I smile. “Not fussing. Just making sure you’re okay.”

Gracie rolls her eyes. But she looks at me with a familiar old nervousness peeking through. I know she’s thinking about the Semi-Finals in less than 24 hours from now. And she’s thinking about home and Mom and Dad. . . .

Meanwhile Dawn and Hasmik are chatting with a few people from our dorm, standing aside to give my sister and I some privacy.

“Whatever happens tomorrow,” I say, “just do the best you can, and you will do fine. I have absolute trust in your super awesome abilities. Just keep going, keep doing what must be done, and never ever, ever give up—”

“I know,” she says. “Like Dad told us.”

“Exactly like Dad told us.”

“If they make us choose weird scary dangerous things tomorrow,” I continue, “take a deep breath and make the best choice you can out of sucky choices.
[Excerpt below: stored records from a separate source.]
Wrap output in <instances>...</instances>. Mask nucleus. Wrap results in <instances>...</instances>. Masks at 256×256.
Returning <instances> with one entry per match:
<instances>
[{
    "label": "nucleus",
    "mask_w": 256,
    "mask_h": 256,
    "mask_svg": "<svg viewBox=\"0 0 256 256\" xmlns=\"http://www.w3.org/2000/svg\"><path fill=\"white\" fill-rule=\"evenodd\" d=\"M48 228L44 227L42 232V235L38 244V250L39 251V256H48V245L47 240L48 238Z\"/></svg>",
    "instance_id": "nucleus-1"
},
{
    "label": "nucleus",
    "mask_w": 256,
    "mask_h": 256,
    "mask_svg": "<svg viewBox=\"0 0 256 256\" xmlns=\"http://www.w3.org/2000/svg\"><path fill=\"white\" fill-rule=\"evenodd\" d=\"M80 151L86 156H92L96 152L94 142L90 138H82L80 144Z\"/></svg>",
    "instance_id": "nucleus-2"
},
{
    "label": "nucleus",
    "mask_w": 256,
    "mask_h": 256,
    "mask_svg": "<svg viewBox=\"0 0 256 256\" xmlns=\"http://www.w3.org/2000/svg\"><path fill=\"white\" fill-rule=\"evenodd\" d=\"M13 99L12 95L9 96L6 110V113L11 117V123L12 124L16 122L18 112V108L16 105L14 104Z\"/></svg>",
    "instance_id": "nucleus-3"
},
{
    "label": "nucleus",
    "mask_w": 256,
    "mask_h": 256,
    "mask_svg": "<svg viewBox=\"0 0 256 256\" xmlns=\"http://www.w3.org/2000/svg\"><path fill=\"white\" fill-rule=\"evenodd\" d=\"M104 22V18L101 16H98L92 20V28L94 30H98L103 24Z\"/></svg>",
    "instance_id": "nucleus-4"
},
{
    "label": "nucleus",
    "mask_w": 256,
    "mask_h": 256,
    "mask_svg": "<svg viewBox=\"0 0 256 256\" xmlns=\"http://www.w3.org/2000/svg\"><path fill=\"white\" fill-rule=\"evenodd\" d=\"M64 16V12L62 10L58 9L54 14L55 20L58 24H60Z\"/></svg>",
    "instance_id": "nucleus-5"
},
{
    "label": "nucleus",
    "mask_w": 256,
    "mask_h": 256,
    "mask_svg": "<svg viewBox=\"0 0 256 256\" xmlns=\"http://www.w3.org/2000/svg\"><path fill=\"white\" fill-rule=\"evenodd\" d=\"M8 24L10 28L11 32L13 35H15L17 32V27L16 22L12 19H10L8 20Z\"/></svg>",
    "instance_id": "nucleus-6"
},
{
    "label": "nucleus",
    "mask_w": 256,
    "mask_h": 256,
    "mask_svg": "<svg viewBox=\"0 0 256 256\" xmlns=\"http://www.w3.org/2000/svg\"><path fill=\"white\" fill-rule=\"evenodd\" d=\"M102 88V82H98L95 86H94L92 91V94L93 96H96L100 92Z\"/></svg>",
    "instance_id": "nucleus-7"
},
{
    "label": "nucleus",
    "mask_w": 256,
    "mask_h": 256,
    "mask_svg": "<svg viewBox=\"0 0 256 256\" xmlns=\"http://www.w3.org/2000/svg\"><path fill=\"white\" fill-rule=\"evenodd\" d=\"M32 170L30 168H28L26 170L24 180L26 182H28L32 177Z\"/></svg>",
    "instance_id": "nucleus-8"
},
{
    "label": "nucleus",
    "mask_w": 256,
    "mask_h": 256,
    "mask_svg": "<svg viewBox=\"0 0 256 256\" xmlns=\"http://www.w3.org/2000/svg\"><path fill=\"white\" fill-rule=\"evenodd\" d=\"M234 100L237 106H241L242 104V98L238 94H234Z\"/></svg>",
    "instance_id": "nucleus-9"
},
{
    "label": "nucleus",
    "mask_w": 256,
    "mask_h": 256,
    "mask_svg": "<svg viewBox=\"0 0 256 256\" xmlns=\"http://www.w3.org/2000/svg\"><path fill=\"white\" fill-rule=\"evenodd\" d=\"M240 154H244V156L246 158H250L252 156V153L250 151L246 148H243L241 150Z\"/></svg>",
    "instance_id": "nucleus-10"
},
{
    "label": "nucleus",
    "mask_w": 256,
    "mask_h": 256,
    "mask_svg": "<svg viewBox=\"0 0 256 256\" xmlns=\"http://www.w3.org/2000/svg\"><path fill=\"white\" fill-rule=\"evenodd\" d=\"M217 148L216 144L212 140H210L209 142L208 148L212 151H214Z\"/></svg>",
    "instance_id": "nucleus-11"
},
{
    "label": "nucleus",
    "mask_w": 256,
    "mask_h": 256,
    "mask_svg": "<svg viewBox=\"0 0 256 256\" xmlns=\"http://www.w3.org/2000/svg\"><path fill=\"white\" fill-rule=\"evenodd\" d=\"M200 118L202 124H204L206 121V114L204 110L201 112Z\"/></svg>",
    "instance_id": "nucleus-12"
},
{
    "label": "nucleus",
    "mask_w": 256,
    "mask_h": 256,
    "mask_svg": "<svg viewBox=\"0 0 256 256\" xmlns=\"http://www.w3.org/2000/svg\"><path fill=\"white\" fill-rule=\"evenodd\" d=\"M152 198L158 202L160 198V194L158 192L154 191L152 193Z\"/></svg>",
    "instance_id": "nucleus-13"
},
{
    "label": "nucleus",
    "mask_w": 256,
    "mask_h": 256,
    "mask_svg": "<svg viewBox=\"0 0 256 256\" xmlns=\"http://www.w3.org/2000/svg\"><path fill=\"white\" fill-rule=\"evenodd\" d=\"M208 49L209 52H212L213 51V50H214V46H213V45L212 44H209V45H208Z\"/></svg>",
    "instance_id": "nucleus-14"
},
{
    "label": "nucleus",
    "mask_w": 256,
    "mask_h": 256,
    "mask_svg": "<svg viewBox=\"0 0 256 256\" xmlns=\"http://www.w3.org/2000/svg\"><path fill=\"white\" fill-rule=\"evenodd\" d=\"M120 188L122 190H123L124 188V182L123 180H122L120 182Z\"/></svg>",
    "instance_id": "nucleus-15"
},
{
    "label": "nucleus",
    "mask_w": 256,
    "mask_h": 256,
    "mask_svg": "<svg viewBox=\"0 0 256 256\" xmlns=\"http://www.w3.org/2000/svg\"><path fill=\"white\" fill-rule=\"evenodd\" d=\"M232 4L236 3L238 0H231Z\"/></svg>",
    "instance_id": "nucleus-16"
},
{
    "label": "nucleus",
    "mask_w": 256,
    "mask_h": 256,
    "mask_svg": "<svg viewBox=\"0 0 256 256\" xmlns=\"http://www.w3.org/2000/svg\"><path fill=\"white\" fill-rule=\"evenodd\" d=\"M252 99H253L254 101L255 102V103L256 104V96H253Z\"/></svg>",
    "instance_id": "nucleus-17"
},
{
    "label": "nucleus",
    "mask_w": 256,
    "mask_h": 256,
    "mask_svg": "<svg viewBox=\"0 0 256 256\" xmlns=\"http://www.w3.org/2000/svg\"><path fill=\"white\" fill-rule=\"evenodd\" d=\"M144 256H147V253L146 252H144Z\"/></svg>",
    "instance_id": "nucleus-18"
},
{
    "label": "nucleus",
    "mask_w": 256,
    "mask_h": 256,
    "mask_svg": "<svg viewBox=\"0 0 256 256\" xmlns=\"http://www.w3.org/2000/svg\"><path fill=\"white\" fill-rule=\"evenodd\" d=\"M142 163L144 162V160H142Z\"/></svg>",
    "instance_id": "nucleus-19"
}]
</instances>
Do not hesitate too long. There’s always a best choice, even when all seemingly sucks.”

“I know.”

“You’ll Qualify, Gracie.”

“You’ll Qualify too. You’d better! You have that crazy magic voice!”

“It’s not magic. But I will, I promise.” I smile again. Even though I don’t for a moment believe it, for Gracie’s sake I have to sound confident. “Now, be sure to use your strengths tomorrow, you have an excellent weapons score, and a pretty good agility one—”

Gracie bites her lip and winces. “It’s okay, but not that great.”

“Better than mine!” I punch her arm lightly, and again she moves away from me in a semblance of annoyance.

And then I remember other things. “Okay, are your running shoes in good condition? Got clean undies for tomorrow? What about socks? Remember, we have to put on our grey uniforms for the first time, and you know how to tie the armband, right?”

“Yeah, yeah, and yeah, Mom!” she says, punching me back on my arm. “I think you need to go tell this to Gordie, he’s the one who always has gross socks and underwear!”

“Eeow!” I cringe half-jokingly at the thought of my younger brother and his messy habits.

Eventually Gracie leaves, promising me she will go to bed early. I manage to give her a hug that’s more like a close squeeze, before she twists away from me with a little smile.

“See you tomorrow, after Semi-Finals!” I say in her wake.

And then I wonder, with a sickening sudden feeling, if I will in fact ever see my sister again.